Il aurait pu rire s'il en avait eu la force : elle était totalement inconsciente.

— Je ne te demande pas ton avis. Il t'a violentée plus fort que tu ne le penses, je l'ai vu. Tu ne te rends pas compte de ce qu'il aurait pu faire si...

Il ne parvint pas à finir sa phrase.

— T'es pas son père, fous-lui la paix, cracha le gars derrière elle.

— Tu devrais partir, maugréa-t-elle avant que Michaël ne puisse lui sauter dessus pour aller l'étrangler.

Ce dernier lança une nouvelle insulte semblant leur être destinée à tous les deux et s'en alla sans un regard pour eux par l'escalier B. La fille grappilla son sac à dos par terre et tenta de partir à son tour de l'autre côté. Il la stoppa en plaçant sa paume sur son chemin ; il devait s'assurer qu'elle n'était pas blessée.
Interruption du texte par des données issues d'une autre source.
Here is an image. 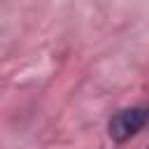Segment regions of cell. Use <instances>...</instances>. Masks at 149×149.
<instances>
[{
  "instance_id": "6da1fadb",
  "label": "cell",
  "mask_w": 149,
  "mask_h": 149,
  "mask_svg": "<svg viewBox=\"0 0 149 149\" xmlns=\"http://www.w3.org/2000/svg\"><path fill=\"white\" fill-rule=\"evenodd\" d=\"M149 123V107L147 105H133L126 109H119L116 114H112L109 123H107V133L114 142H128L130 137H135L144 126Z\"/></svg>"
},
{
  "instance_id": "7a4b0ae2",
  "label": "cell",
  "mask_w": 149,
  "mask_h": 149,
  "mask_svg": "<svg viewBox=\"0 0 149 149\" xmlns=\"http://www.w3.org/2000/svg\"><path fill=\"white\" fill-rule=\"evenodd\" d=\"M147 149H149V147H147Z\"/></svg>"
}]
</instances>
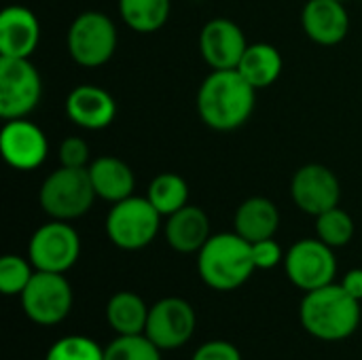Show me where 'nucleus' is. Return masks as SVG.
<instances>
[{"label":"nucleus","instance_id":"20","mask_svg":"<svg viewBox=\"0 0 362 360\" xmlns=\"http://www.w3.org/2000/svg\"><path fill=\"white\" fill-rule=\"evenodd\" d=\"M280 227L278 206L267 197H248L242 202L233 216V229L238 236L248 240L250 244L274 238Z\"/></svg>","mask_w":362,"mask_h":360},{"label":"nucleus","instance_id":"4","mask_svg":"<svg viewBox=\"0 0 362 360\" xmlns=\"http://www.w3.org/2000/svg\"><path fill=\"white\" fill-rule=\"evenodd\" d=\"M95 191L87 168H66L53 170L38 191L40 208L53 221H74L87 214L95 202Z\"/></svg>","mask_w":362,"mask_h":360},{"label":"nucleus","instance_id":"31","mask_svg":"<svg viewBox=\"0 0 362 360\" xmlns=\"http://www.w3.org/2000/svg\"><path fill=\"white\" fill-rule=\"evenodd\" d=\"M191 360H242V354L233 344L214 339V342L199 346Z\"/></svg>","mask_w":362,"mask_h":360},{"label":"nucleus","instance_id":"15","mask_svg":"<svg viewBox=\"0 0 362 360\" xmlns=\"http://www.w3.org/2000/svg\"><path fill=\"white\" fill-rule=\"evenodd\" d=\"M66 115L74 125L98 132L115 121L117 102L106 89L98 85H78L66 98Z\"/></svg>","mask_w":362,"mask_h":360},{"label":"nucleus","instance_id":"8","mask_svg":"<svg viewBox=\"0 0 362 360\" xmlns=\"http://www.w3.org/2000/svg\"><path fill=\"white\" fill-rule=\"evenodd\" d=\"M19 297L23 314L40 327H55L64 323L72 310V289L64 274L36 269Z\"/></svg>","mask_w":362,"mask_h":360},{"label":"nucleus","instance_id":"2","mask_svg":"<svg viewBox=\"0 0 362 360\" xmlns=\"http://www.w3.org/2000/svg\"><path fill=\"white\" fill-rule=\"evenodd\" d=\"M299 318L312 337L341 342L352 337L361 325V301L348 295L341 284H329L305 293Z\"/></svg>","mask_w":362,"mask_h":360},{"label":"nucleus","instance_id":"33","mask_svg":"<svg viewBox=\"0 0 362 360\" xmlns=\"http://www.w3.org/2000/svg\"><path fill=\"white\" fill-rule=\"evenodd\" d=\"M341 2H344V0H341Z\"/></svg>","mask_w":362,"mask_h":360},{"label":"nucleus","instance_id":"6","mask_svg":"<svg viewBox=\"0 0 362 360\" xmlns=\"http://www.w3.org/2000/svg\"><path fill=\"white\" fill-rule=\"evenodd\" d=\"M117 25L100 11L81 13L68 28V53L83 68L104 66L117 51Z\"/></svg>","mask_w":362,"mask_h":360},{"label":"nucleus","instance_id":"21","mask_svg":"<svg viewBox=\"0 0 362 360\" xmlns=\"http://www.w3.org/2000/svg\"><path fill=\"white\" fill-rule=\"evenodd\" d=\"M255 89L272 87L282 72V55L269 42L248 45L238 68H235Z\"/></svg>","mask_w":362,"mask_h":360},{"label":"nucleus","instance_id":"32","mask_svg":"<svg viewBox=\"0 0 362 360\" xmlns=\"http://www.w3.org/2000/svg\"><path fill=\"white\" fill-rule=\"evenodd\" d=\"M341 286L346 289L348 295H352L354 299L362 301V269H350V272L344 276Z\"/></svg>","mask_w":362,"mask_h":360},{"label":"nucleus","instance_id":"7","mask_svg":"<svg viewBox=\"0 0 362 360\" xmlns=\"http://www.w3.org/2000/svg\"><path fill=\"white\" fill-rule=\"evenodd\" d=\"M42 81L30 57L0 55V117L25 119L40 102Z\"/></svg>","mask_w":362,"mask_h":360},{"label":"nucleus","instance_id":"10","mask_svg":"<svg viewBox=\"0 0 362 360\" xmlns=\"http://www.w3.org/2000/svg\"><path fill=\"white\" fill-rule=\"evenodd\" d=\"M288 280L303 293L333 284L337 274V259L333 248L318 238L299 240L284 257Z\"/></svg>","mask_w":362,"mask_h":360},{"label":"nucleus","instance_id":"25","mask_svg":"<svg viewBox=\"0 0 362 360\" xmlns=\"http://www.w3.org/2000/svg\"><path fill=\"white\" fill-rule=\"evenodd\" d=\"M354 221L352 216L337 208H331L316 216V238L329 244L331 248H341L352 242L354 238Z\"/></svg>","mask_w":362,"mask_h":360},{"label":"nucleus","instance_id":"13","mask_svg":"<svg viewBox=\"0 0 362 360\" xmlns=\"http://www.w3.org/2000/svg\"><path fill=\"white\" fill-rule=\"evenodd\" d=\"M0 151L4 161L19 172L36 170L49 155L45 132L28 119L6 121L0 132Z\"/></svg>","mask_w":362,"mask_h":360},{"label":"nucleus","instance_id":"16","mask_svg":"<svg viewBox=\"0 0 362 360\" xmlns=\"http://www.w3.org/2000/svg\"><path fill=\"white\" fill-rule=\"evenodd\" d=\"M301 25L310 40L333 47L348 36L350 15L341 0H308L301 11Z\"/></svg>","mask_w":362,"mask_h":360},{"label":"nucleus","instance_id":"22","mask_svg":"<svg viewBox=\"0 0 362 360\" xmlns=\"http://www.w3.org/2000/svg\"><path fill=\"white\" fill-rule=\"evenodd\" d=\"M148 310L144 299L136 293L121 291L108 299L106 320L117 335H142L148 320Z\"/></svg>","mask_w":362,"mask_h":360},{"label":"nucleus","instance_id":"29","mask_svg":"<svg viewBox=\"0 0 362 360\" xmlns=\"http://www.w3.org/2000/svg\"><path fill=\"white\" fill-rule=\"evenodd\" d=\"M59 163L66 168H89V144L78 136H68L59 144Z\"/></svg>","mask_w":362,"mask_h":360},{"label":"nucleus","instance_id":"27","mask_svg":"<svg viewBox=\"0 0 362 360\" xmlns=\"http://www.w3.org/2000/svg\"><path fill=\"white\" fill-rule=\"evenodd\" d=\"M45 360H104V350L89 337L68 335L49 348Z\"/></svg>","mask_w":362,"mask_h":360},{"label":"nucleus","instance_id":"28","mask_svg":"<svg viewBox=\"0 0 362 360\" xmlns=\"http://www.w3.org/2000/svg\"><path fill=\"white\" fill-rule=\"evenodd\" d=\"M34 265L17 255H6L0 259V291L4 295H21L34 276Z\"/></svg>","mask_w":362,"mask_h":360},{"label":"nucleus","instance_id":"17","mask_svg":"<svg viewBox=\"0 0 362 360\" xmlns=\"http://www.w3.org/2000/svg\"><path fill=\"white\" fill-rule=\"evenodd\" d=\"M40 40L38 17L28 6H6L0 13V55L32 57Z\"/></svg>","mask_w":362,"mask_h":360},{"label":"nucleus","instance_id":"30","mask_svg":"<svg viewBox=\"0 0 362 360\" xmlns=\"http://www.w3.org/2000/svg\"><path fill=\"white\" fill-rule=\"evenodd\" d=\"M252 261H255L257 269H274L276 265H280L284 261L282 246L274 238L255 242L252 244Z\"/></svg>","mask_w":362,"mask_h":360},{"label":"nucleus","instance_id":"24","mask_svg":"<svg viewBox=\"0 0 362 360\" xmlns=\"http://www.w3.org/2000/svg\"><path fill=\"white\" fill-rule=\"evenodd\" d=\"M146 197L161 216H170L189 204V185L180 174L163 172L151 180Z\"/></svg>","mask_w":362,"mask_h":360},{"label":"nucleus","instance_id":"18","mask_svg":"<svg viewBox=\"0 0 362 360\" xmlns=\"http://www.w3.org/2000/svg\"><path fill=\"white\" fill-rule=\"evenodd\" d=\"M163 233L172 250L180 255H193L199 252L210 240V219L202 208L187 204L168 216Z\"/></svg>","mask_w":362,"mask_h":360},{"label":"nucleus","instance_id":"26","mask_svg":"<svg viewBox=\"0 0 362 360\" xmlns=\"http://www.w3.org/2000/svg\"><path fill=\"white\" fill-rule=\"evenodd\" d=\"M104 360H161V350L142 335H117L106 348Z\"/></svg>","mask_w":362,"mask_h":360},{"label":"nucleus","instance_id":"19","mask_svg":"<svg viewBox=\"0 0 362 360\" xmlns=\"http://www.w3.org/2000/svg\"><path fill=\"white\" fill-rule=\"evenodd\" d=\"M89 178L93 185V191L98 197L117 204L121 199H127L134 195L136 189V176L132 168L110 155L98 157L95 161L89 163Z\"/></svg>","mask_w":362,"mask_h":360},{"label":"nucleus","instance_id":"9","mask_svg":"<svg viewBox=\"0 0 362 360\" xmlns=\"http://www.w3.org/2000/svg\"><path fill=\"white\" fill-rule=\"evenodd\" d=\"M81 255V238L68 221H53L38 227L28 244V259L38 272L66 274Z\"/></svg>","mask_w":362,"mask_h":360},{"label":"nucleus","instance_id":"14","mask_svg":"<svg viewBox=\"0 0 362 360\" xmlns=\"http://www.w3.org/2000/svg\"><path fill=\"white\" fill-rule=\"evenodd\" d=\"M246 47L242 28L227 17L210 19L199 32V53L212 70H235Z\"/></svg>","mask_w":362,"mask_h":360},{"label":"nucleus","instance_id":"3","mask_svg":"<svg viewBox=\"0 0 362 360\" xmlns=\"http://www.w3.org/2000/svg\"><path fill=\"white\" fill-rule=\"evenodd\" d=\"M255 269L252 244L235 231L210 236L197 252V272L202 282L221 293H229L246 284Z\"/></svg>","mask_w":362,"mask_h":360},{"label":"nucleus","instance_id":"5","mask_svg":"<svg viewBox=\"0 0 362 360\" xmlns=\"http://www.w3.org/2000/svg\"><path fill=\"white\" fill-rule=\"evenodd\" d=\"M161 229V214L148 197H127L112 204L106 216V236L121 250L146 248Z\"/></svg>","mask_w":362,"mask_h":360},{"label":"nucleus","instance_id":"11","mask_svg":"<svg viewBox=\"0 0 362 360\" xmlns=\"http://www.w3.org/2000/svg\"><path fill=\"white\" fill-rule=\"evenodd\" d=\"M195 325V310L189 301L180 297H165L148 310L144 335L159 350H176L193 337Z\"/></svg>","mask_w":362,"mask_h":360},{"label":"nucleus","instance_id":"12","mask_svg":"<svg viewBox=\"0 0 362 360\" xmlns=\"http://www.w3.org/2000/svg\"><path fill=\"white\" fill-rule=\"evenodd\" d=\"M291 195L295 206L312 216H318L339 206L341 185L333 170L322 163H308L299 168L291 182Z\"/></svg>","mask_w":362,"mask_h":360},{"label":"nucleus","instance_id":"1","mask_svg":"<svg viewBox=\"0 0 362 360\" xmlns=\"http://www.w3.org/2000/svg\"><path fill=\"white\" fill-rule=\"evenodd\" d=\"M257 89L238 70H212L197 91L199 119L216 132L242 127L255 110Z\"/></svg>","mask_w":362,"mask_h":360},{"label":"nucleus","instance_id":"23","mask_svg":"<svg viewBox=\"0 0 362 360\" xmlns=\"http://www.w3.org/2000/svg\"><path fill=\"white\" fill-rule=\"evenodd\" d=\"M119 13L127 28L140 34L157 32L172 13V0H119Z\"/></svg>","mask_w":362,"mask_h":360}]
</instances>
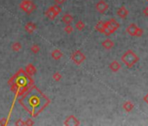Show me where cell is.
Wrapping results in <instances>:
<instances>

— Tu es sûre que ça va ? s'enquit-il en essayant de masquer l'inquiétude désagréable qui devait se lire dans son regard.

— Oui.

— Je t'accompagne à l'infirmerie.

Il espérait pouvoir la raisonner.

— Ecoute, merci d'être intervenu, mais j'ai besoin de sortir d'ici sinon je vais vraiment finir par suffoquer, le coupa-t-elle sèchement.

Il ne bougea pas.

— Merci, réitéra-t-elle fermement avant de s'enfuir en courant.

Seul dans le couloir, Michaël eut une fâcheuse sensation de déjà-vu tandis que son cœur, meurtri par les souvenirs qui flottaient dans sa tête comme des détritus dans des eaux sales, battait péniblement dans ses tempes. En quittant à son tour le couloir, il se maudit de ne pas l'avoir prédit : il savait pourtant pertinemment que les déchets finissent toujours par remonter à la surface.